Inside Read is our sampler of new Canadian books we think merit your attention. In Cold Comfort, Colborne, Ontario poet and curator Gil McElroy uses a box of photographs left behind by his late father, a DEW line operator during the Cold War, to reconstruct that era and “come to terms with the mysterious photographer, a man better understood by his military compatriots than by his own family.”
Excerpted by kind permission of Talonbooks.
I remember fear. No, that’s not quite right. I remember terror.
A six-year-old kid is attuned enough to know when something is wrong by the change in behaviour of the adults around them. I remember it like this: my father’s absence, my mother’s elevated anxiety, the displaced normalcy of the small world within which I lived. I have only the haziest remembrance of the facts of the matter — the news reports of Soviet missiles spotted in Cuba, the sea blockage of the island by U.S. warships, the political posturing by both Soviets and Americans, President John F. Kennedy’s televised words to his nation (and by default, ours) . . . But I remember clearly the sensations of what not-normal felt like as the grown-ups around me responded emotionally (for how could they not?) to the very real possibility of war and the inevitability of nuclear annihilation to which it would lead. And I remember, of all things, the base bowling alley, located in the basement of a building, and how in my memory it doubled as a bomb shelter.
But searching through the records of the base I find no evidence of any such place.

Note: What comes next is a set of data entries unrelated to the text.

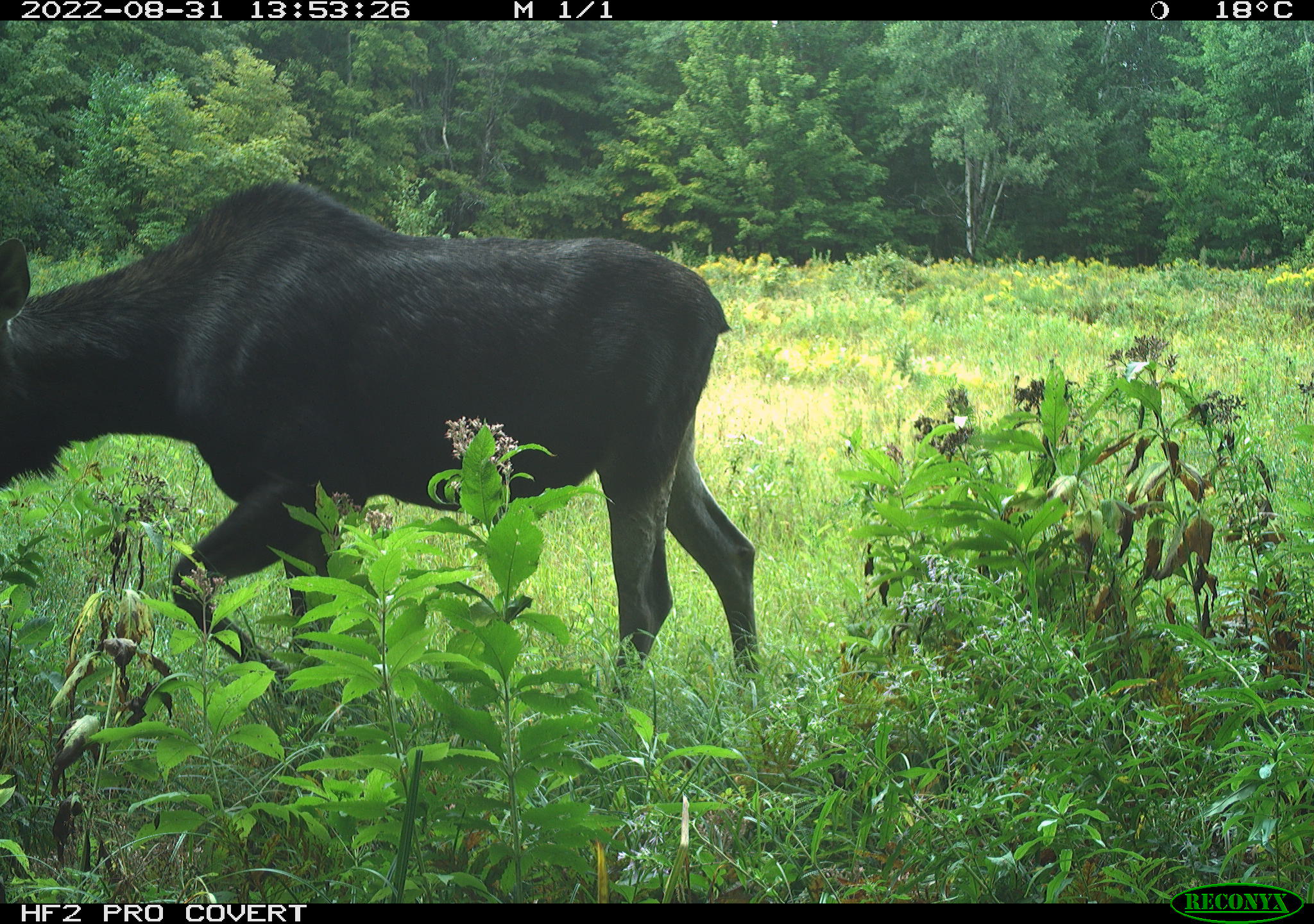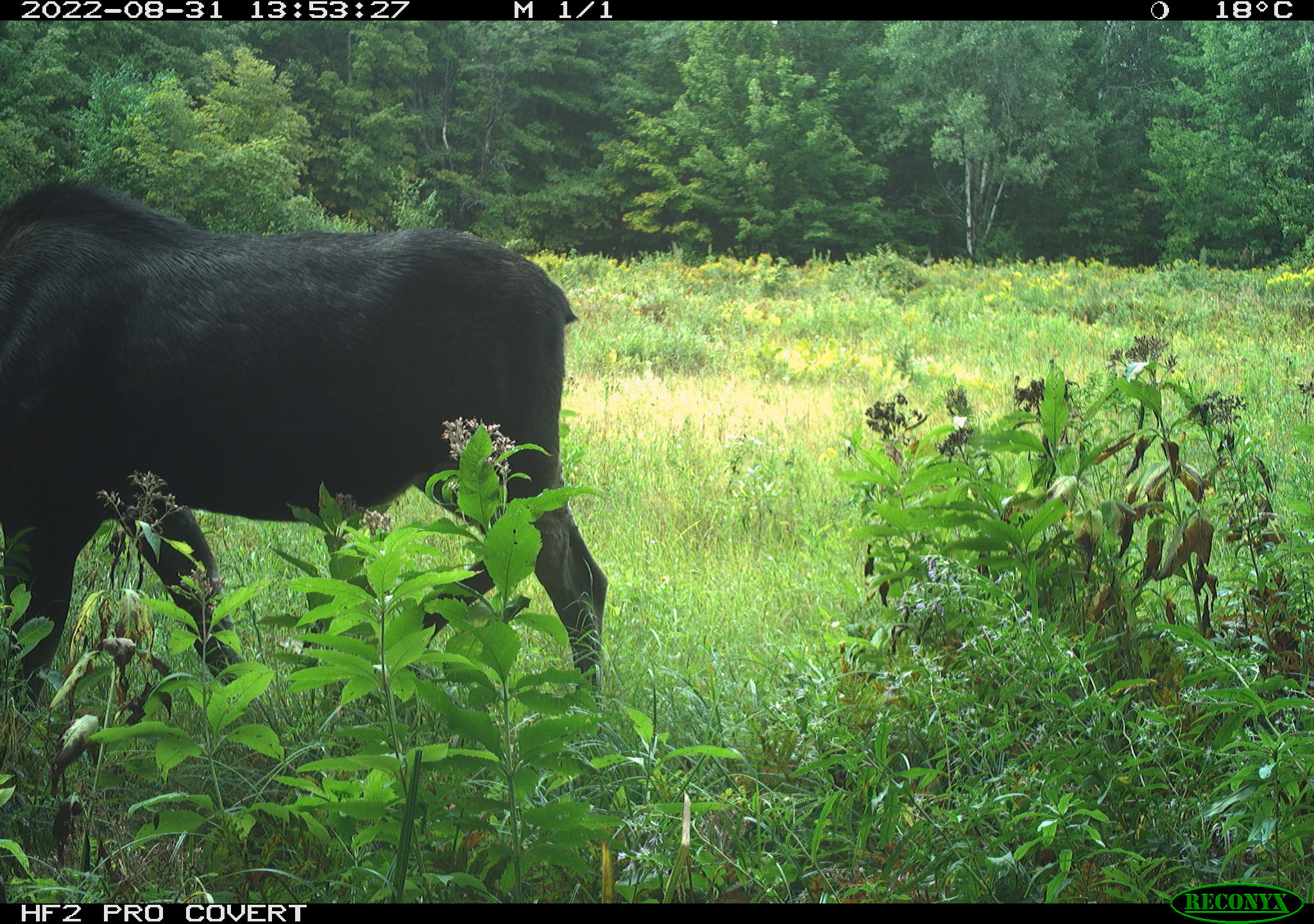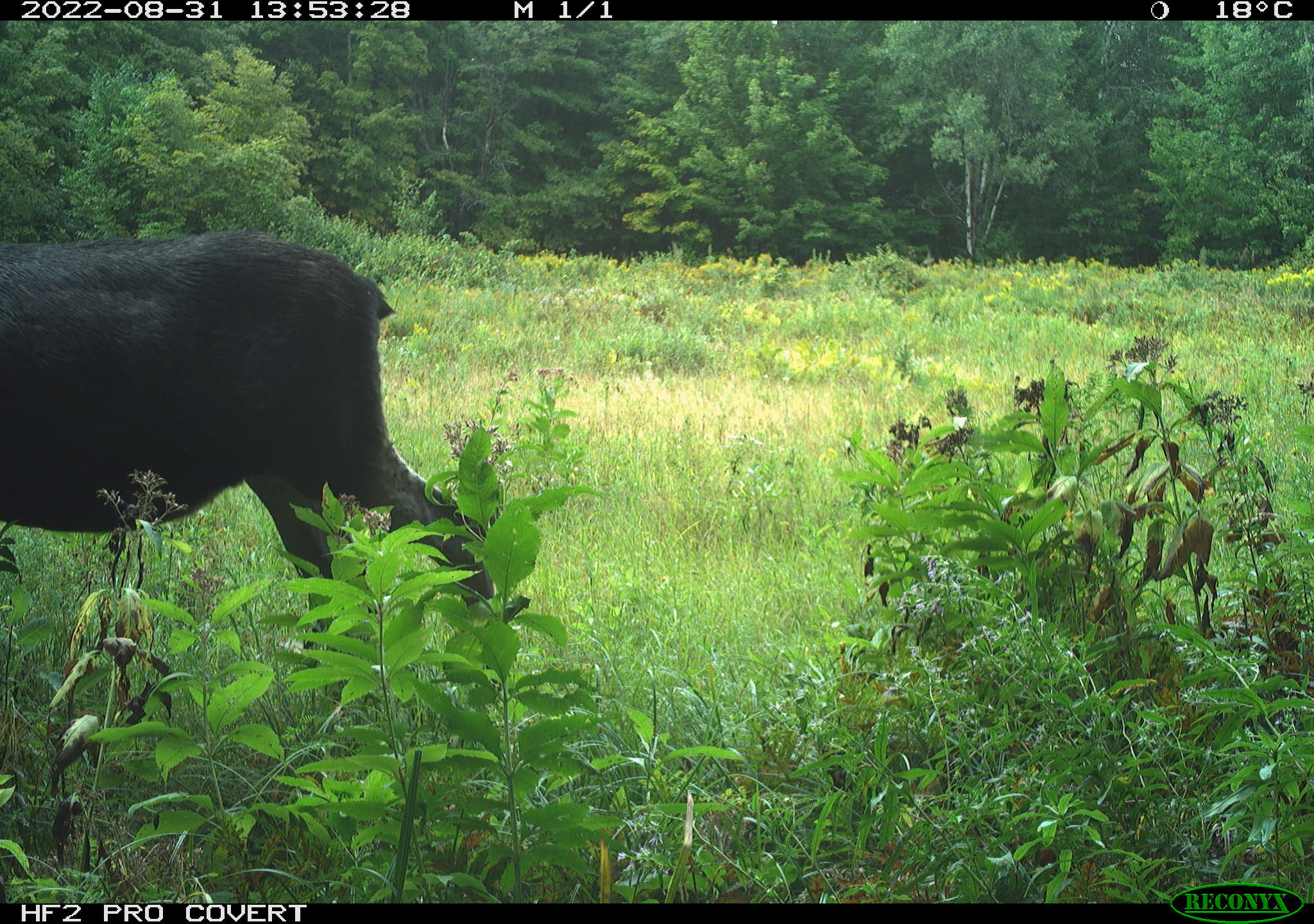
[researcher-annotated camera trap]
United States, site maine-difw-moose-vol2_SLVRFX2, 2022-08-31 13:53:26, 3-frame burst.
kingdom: Animalia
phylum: Chordata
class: Mammalia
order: Artiodactyla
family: Cervidae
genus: Alces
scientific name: Alces alces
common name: moose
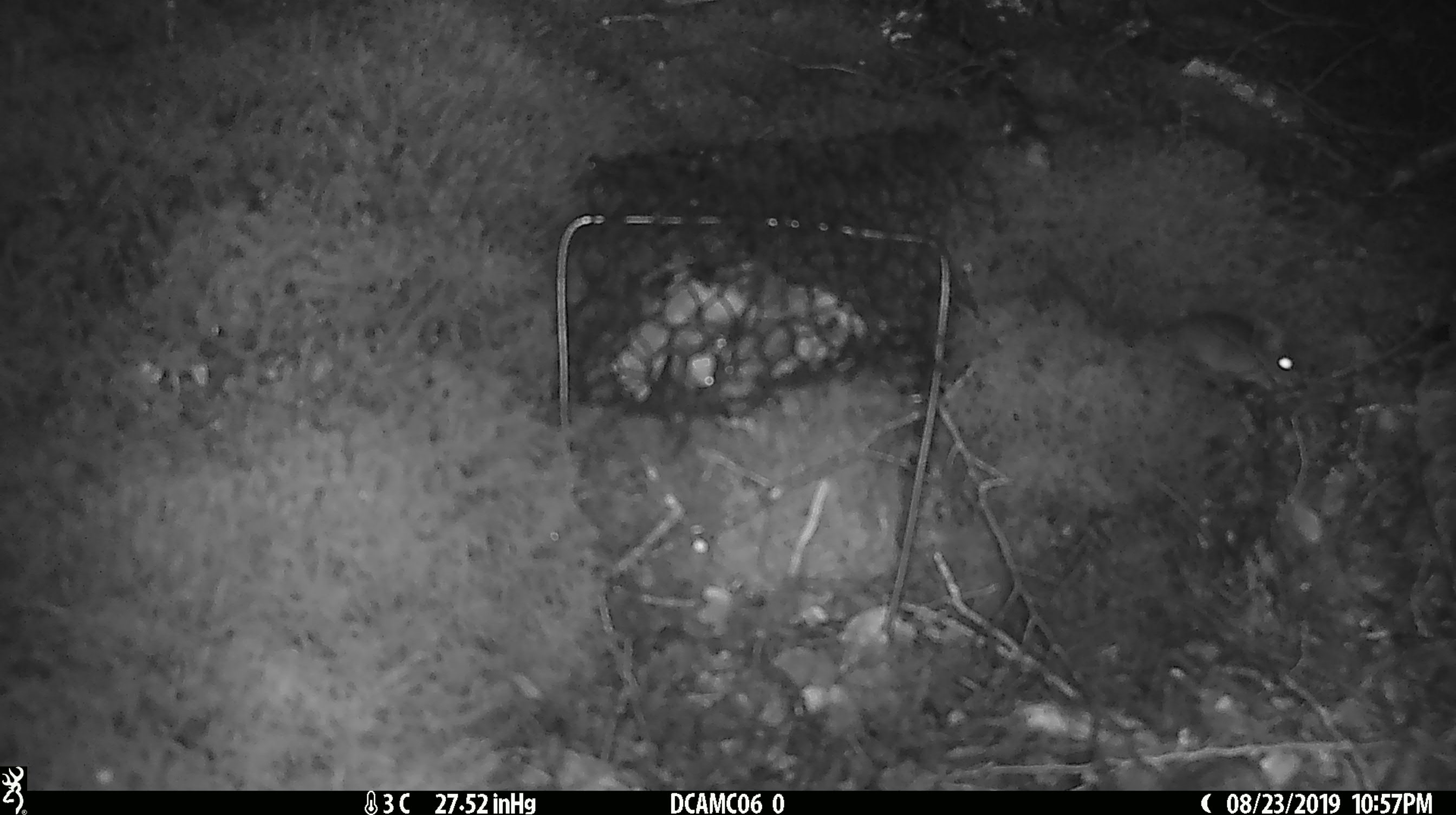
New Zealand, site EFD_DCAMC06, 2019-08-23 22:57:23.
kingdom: Animalia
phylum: Chordata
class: Mammalia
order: Rodentia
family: Muridae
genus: Mus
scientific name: Mus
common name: mouse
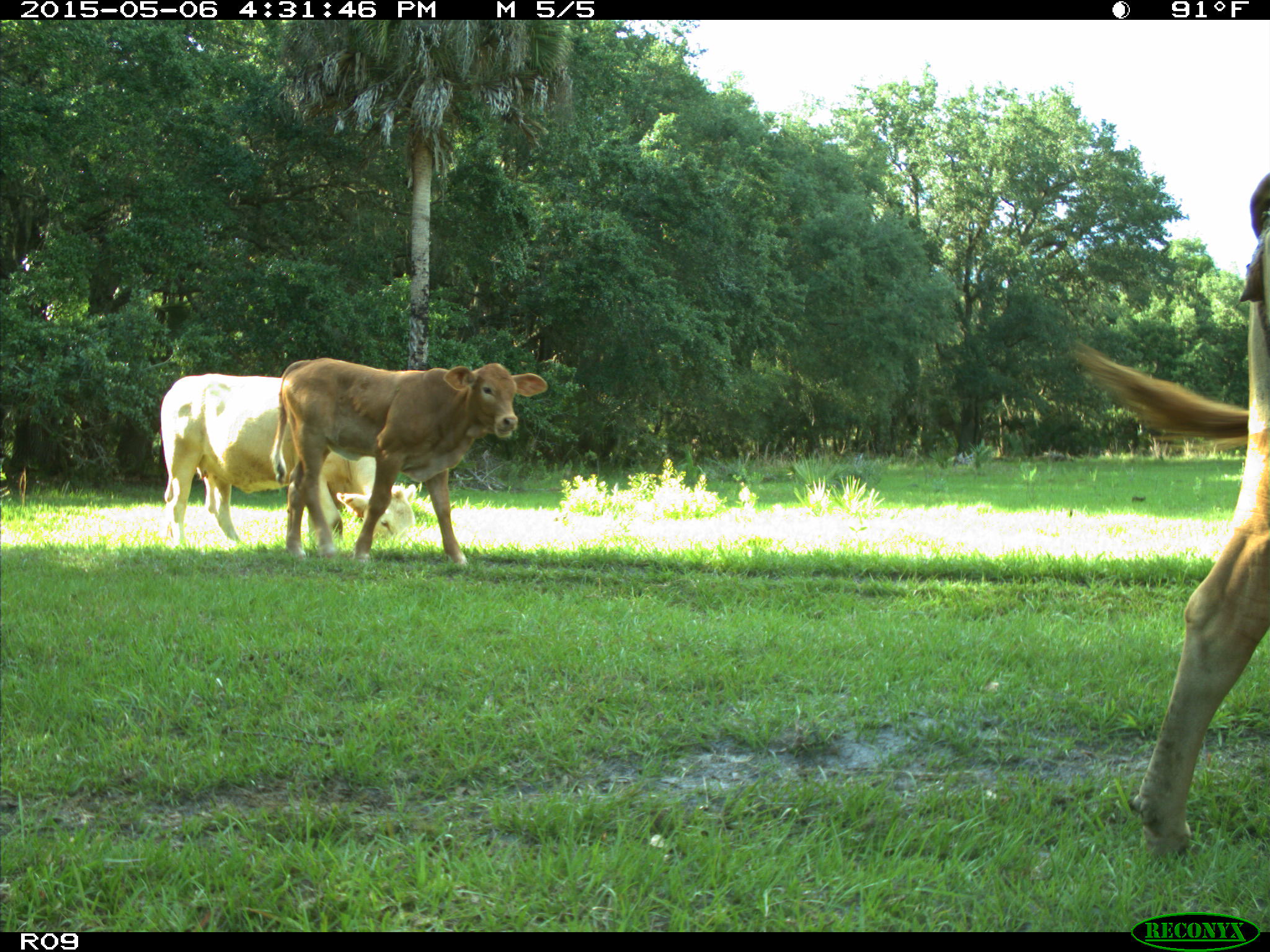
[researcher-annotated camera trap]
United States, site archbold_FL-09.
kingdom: Animalia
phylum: Chordata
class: Mammalia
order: Artiodactyla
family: Bovidae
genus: Bos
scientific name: Bos taurus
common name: domestic cow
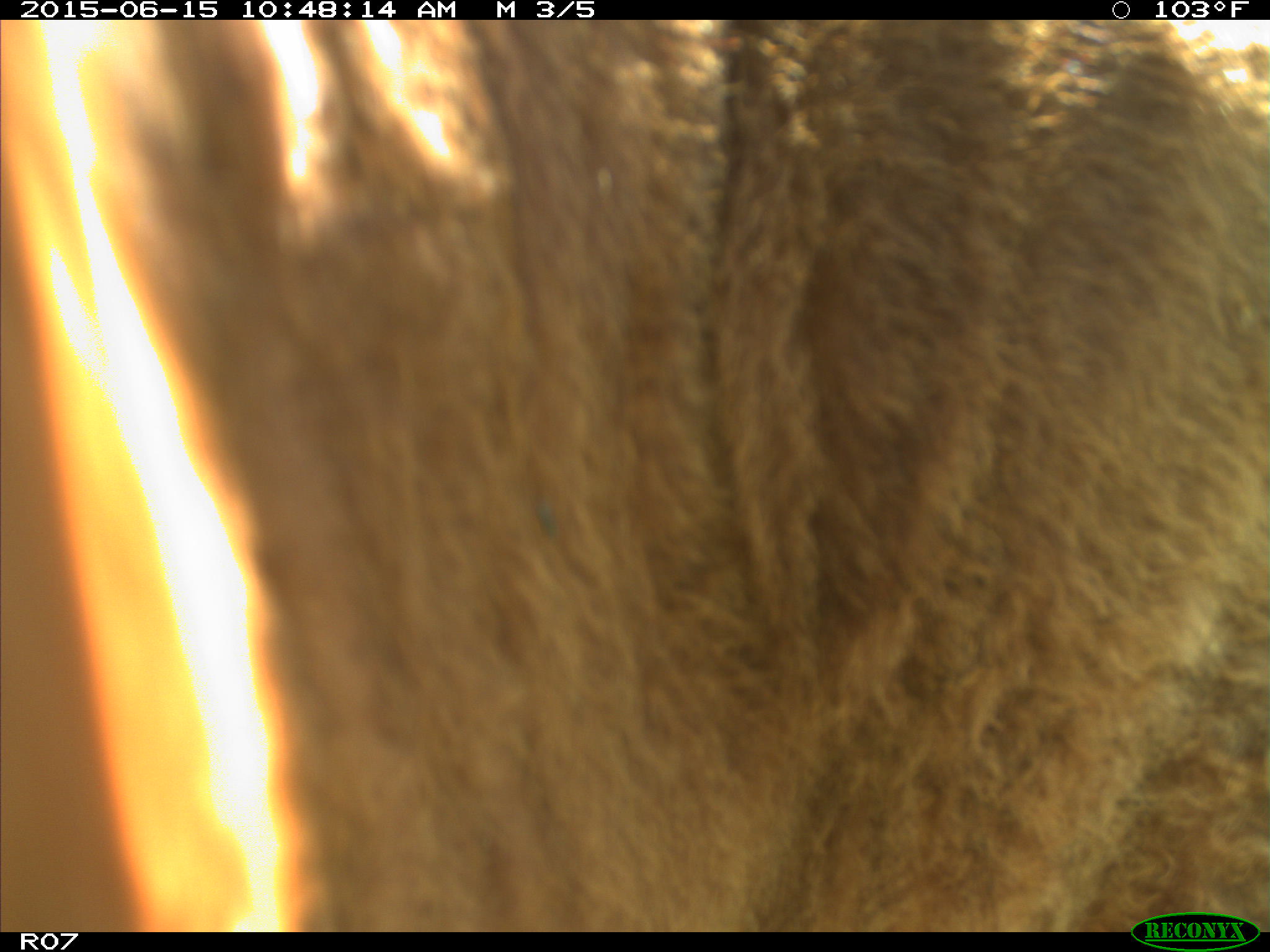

There was, of course, a recreation building — standard issue as would be found on any RCAF station of the period, with a pool, gymnasium, a small confectionary store, and post office — but there is no mention of a bowling alley.
So this, then, is an unreliable memory, no matter the clarity that it has for me. It seems to bear no absolute fidelity to fact. I’m shaken by this, by the realization that something so consequential could be so mis-remembered, mis-represented, and so wonder now about my memory of the air raid siren. It’s rising and falling wail, too, connects me inextricably to Beaverbank, to the same period of devastatingly intense brinksmanship that so very nearly cost us our existence. I can hear it still, feel the terror rise in my gorge as it did some 18 years later when, asleep in my apartment which had no telephone or television, I woke to the familiar wail as the air raid siren sounded atop the post-office building in downtown North Bay (at the time, the important centre of yet another nuclear bull’s eye), a block from where I lived. I threw on some clothing and ran down into the street and towards the art gallery where I then worked to use the telephone there, wondering as I ran why everyone else didn’t seem to be responding like me, then frantically dialled a friend’s number as a cold sweat poured off my face only to find out they knew of nothing happening of geopolitical consequence, and then learned much later that day that the siren was simply being tested.
Maybe the 1962 bowling alley wasn’t real, but the fear and anxiety most certainly were. This is the gift Beaverbank left me. This is what the stupidity of Cold War geopolitics gave to me.
Excerpted from Cold Comfort by Gil McElroy. Published by Talonbooks, 272 pages, $18.95.